Devices should also be evaluated for electrical safety according to FDA-recognized standards such as IEC 60601, as well as for electromagnetic compatibility in terms of both emissions and immunity. Performance testing and labeling instructions are also included.

Importantly, clinical studies will not be required for most new external pacemaker pulse generators if their Class II designation is finalized. FDA reviewers may require clinical study data, however, for devices with new features; new technology; different indications for use; or for questionable results from bench or animal testing.

FDA Panel: ECT Devices Require Further Testing

The US Food and Drug Administration’s Neurological Devices Advisory Committee came out last week in support of further testing of devices used in electroconvulsive therapy (ECT).

ECT devices used in perennially controversial “shock therapy” would retain their Class III status based on the 18-member committee’s recommendations, but also submit to expensive and data-intensive premarket approvals (PMAs); such products had heretofore not had to undergo PMA submissions, and new ECT products have been cleared via the FDA 510(k) process, according to MedPage Today and The Washington Post.

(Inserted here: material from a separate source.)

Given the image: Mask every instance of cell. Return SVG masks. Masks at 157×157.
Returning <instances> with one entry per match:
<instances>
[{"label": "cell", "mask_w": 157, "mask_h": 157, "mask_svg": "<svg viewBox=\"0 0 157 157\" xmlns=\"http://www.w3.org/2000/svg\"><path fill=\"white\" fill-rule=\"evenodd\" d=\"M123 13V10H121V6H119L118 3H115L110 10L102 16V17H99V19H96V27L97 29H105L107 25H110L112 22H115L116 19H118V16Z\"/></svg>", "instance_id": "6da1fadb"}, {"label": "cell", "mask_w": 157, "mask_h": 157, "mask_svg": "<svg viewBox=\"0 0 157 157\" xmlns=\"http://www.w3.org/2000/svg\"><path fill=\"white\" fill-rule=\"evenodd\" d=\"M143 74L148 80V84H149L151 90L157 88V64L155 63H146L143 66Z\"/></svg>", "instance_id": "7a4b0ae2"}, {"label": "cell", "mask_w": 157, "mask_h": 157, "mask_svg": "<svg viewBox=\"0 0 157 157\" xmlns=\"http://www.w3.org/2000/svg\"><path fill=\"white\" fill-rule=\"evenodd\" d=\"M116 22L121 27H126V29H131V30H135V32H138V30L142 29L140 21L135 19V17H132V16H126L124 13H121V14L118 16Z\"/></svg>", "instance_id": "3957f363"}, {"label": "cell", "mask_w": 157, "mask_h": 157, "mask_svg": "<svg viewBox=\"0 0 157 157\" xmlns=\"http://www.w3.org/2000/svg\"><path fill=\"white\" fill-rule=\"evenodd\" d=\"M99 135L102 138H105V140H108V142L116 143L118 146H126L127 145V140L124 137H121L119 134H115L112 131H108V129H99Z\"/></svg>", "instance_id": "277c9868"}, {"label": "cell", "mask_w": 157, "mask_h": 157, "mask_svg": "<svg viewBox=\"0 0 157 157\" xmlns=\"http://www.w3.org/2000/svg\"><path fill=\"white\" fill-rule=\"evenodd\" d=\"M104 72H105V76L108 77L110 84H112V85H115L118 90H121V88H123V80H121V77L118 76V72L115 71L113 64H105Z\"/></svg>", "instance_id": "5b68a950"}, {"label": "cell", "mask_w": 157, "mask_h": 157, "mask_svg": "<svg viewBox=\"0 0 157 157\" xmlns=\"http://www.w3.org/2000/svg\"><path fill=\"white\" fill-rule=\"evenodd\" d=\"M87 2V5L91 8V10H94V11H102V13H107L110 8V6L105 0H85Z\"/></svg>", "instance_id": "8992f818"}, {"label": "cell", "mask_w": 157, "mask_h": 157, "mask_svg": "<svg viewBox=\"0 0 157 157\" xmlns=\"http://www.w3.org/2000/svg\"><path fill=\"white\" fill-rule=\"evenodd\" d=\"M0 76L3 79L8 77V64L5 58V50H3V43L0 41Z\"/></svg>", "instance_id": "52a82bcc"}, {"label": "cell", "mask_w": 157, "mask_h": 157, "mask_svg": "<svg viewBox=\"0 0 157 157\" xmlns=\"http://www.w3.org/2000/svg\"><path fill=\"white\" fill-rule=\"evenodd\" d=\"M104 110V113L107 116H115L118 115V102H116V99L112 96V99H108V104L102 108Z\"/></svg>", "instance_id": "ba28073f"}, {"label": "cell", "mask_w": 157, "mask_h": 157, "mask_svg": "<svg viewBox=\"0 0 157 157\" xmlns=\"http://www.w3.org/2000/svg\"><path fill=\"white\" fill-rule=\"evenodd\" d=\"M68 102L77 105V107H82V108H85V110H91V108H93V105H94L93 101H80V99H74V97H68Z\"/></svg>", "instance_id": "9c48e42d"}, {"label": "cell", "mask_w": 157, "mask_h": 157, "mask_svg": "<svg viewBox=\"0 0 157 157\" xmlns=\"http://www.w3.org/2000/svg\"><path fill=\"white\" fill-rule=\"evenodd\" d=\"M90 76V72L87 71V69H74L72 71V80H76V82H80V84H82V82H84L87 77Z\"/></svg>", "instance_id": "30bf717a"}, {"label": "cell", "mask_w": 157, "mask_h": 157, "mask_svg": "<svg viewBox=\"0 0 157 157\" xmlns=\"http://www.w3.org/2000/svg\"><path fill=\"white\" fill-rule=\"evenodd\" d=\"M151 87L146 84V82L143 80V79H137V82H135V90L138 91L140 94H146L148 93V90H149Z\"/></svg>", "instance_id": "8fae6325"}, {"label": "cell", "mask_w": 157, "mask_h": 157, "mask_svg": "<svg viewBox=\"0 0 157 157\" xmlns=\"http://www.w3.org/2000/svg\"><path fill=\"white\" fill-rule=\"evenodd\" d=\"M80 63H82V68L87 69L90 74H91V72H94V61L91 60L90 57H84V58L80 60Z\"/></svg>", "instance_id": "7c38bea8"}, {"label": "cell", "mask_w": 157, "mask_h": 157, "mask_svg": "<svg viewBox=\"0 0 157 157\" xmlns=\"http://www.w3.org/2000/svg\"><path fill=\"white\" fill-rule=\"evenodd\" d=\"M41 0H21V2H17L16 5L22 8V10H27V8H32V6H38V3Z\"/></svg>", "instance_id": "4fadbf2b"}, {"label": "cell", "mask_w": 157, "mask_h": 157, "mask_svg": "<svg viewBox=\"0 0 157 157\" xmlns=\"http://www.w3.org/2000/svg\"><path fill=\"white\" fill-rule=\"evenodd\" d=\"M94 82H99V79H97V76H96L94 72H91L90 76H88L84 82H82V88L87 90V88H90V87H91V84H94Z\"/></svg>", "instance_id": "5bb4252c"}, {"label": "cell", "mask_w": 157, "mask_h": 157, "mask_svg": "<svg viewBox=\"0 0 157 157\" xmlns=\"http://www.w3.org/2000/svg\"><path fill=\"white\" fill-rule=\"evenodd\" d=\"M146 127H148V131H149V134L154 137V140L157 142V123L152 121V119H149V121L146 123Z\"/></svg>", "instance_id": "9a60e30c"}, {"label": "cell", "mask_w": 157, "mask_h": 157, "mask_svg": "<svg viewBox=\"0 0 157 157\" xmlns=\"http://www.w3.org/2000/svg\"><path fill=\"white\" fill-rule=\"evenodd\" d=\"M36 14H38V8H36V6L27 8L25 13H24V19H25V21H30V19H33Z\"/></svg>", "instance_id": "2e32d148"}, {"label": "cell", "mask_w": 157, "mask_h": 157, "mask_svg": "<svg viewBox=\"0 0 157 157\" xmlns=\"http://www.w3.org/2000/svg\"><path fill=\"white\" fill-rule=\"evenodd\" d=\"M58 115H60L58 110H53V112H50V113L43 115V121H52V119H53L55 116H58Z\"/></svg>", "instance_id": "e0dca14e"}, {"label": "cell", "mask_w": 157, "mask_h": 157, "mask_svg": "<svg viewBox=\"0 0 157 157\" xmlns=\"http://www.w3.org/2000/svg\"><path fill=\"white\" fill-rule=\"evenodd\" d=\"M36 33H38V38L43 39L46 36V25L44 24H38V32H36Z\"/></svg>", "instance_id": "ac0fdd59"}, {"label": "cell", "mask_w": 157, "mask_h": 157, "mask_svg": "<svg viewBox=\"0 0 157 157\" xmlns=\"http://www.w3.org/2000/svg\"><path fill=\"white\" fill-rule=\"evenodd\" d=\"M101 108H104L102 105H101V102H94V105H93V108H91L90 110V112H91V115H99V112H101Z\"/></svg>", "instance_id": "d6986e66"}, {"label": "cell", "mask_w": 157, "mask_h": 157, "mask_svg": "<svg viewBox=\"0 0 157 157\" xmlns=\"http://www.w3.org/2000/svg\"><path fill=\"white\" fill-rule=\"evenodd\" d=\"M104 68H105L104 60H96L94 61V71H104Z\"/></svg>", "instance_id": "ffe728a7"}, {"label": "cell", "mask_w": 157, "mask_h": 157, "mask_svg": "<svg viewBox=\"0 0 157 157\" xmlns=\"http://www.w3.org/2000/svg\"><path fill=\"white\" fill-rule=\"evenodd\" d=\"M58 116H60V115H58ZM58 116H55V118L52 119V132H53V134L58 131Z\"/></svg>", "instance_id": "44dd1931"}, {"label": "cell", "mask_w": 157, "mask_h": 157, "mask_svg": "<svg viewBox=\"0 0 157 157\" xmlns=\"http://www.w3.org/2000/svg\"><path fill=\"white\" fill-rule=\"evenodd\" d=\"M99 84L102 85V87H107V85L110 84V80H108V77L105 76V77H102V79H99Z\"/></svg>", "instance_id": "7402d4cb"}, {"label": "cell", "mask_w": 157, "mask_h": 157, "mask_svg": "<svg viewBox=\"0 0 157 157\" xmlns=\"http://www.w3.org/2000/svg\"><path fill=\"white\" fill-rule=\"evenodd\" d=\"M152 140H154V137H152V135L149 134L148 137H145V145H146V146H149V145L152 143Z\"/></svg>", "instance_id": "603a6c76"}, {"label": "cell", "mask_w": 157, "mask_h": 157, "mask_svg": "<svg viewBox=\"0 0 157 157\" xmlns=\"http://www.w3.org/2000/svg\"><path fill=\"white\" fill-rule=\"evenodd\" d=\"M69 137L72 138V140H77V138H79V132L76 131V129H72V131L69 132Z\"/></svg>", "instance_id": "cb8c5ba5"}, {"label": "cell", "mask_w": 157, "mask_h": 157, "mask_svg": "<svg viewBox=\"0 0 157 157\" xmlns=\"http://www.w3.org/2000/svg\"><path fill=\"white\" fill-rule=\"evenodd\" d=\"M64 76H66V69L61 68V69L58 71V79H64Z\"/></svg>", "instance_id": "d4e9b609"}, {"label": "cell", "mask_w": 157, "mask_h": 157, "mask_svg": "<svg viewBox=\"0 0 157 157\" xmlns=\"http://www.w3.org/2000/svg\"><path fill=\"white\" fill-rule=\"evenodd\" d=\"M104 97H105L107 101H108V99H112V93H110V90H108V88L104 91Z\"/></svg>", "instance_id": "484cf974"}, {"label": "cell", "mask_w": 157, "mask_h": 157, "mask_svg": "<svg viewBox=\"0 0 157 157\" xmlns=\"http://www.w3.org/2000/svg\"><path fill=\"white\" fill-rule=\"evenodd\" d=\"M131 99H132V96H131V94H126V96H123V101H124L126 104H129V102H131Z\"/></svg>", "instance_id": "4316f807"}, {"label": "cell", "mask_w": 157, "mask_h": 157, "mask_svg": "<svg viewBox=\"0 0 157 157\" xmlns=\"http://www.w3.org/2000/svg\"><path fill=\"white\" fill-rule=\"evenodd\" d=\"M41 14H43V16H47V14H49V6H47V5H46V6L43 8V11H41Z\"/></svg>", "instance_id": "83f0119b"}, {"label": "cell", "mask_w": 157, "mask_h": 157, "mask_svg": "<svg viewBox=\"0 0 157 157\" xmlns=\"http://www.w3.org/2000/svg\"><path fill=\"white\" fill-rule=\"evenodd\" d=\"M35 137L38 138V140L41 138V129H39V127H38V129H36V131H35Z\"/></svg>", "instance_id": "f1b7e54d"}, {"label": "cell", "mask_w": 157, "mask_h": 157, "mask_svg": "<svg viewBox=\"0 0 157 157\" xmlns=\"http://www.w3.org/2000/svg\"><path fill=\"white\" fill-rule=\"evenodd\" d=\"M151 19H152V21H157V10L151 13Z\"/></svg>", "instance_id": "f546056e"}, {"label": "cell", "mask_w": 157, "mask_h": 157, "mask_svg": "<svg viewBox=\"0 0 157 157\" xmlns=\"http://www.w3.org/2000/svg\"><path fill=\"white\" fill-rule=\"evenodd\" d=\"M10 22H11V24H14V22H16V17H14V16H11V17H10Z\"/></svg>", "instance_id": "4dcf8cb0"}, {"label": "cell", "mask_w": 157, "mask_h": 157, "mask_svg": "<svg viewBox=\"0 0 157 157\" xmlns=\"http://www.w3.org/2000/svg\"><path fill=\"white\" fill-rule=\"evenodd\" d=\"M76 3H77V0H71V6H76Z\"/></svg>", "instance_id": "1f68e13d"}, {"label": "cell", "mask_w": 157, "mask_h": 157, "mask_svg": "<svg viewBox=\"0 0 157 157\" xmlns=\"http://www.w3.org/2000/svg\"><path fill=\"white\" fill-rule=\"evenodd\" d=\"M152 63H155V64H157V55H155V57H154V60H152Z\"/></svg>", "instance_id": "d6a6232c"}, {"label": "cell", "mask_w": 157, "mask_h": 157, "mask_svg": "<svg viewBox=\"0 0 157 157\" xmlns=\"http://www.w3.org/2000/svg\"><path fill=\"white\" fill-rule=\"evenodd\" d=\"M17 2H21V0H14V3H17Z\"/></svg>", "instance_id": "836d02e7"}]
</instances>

Prompted by the Government Accountability Office (GAO) in 2009 to address Class III high-risk devices being cleared through the less stringent 510(k) process, the FDA is now considering whether to move ECT products into the Class II category—a move favored obviously by ECT device manufacturers as well as some mental health professionals advocating ECT as a viable option for disorders such as severe depression—or keep them categorized as Class III and require PMAs for both existing and new products. If the latter approach is taken, as it probably will, ECT device manufacturers will have to provide clinical evidence demonstrating their wares’ safety and efficacy, potentially via new clinical studies.

The FDA recently deliberated similar issues with automatic external defibrillator devices, and appears poised to begin requiring more in-depth testing of those products, as well, indicating that the regulator is making good on the Class III-related recommendations it received from the GAO in 2009.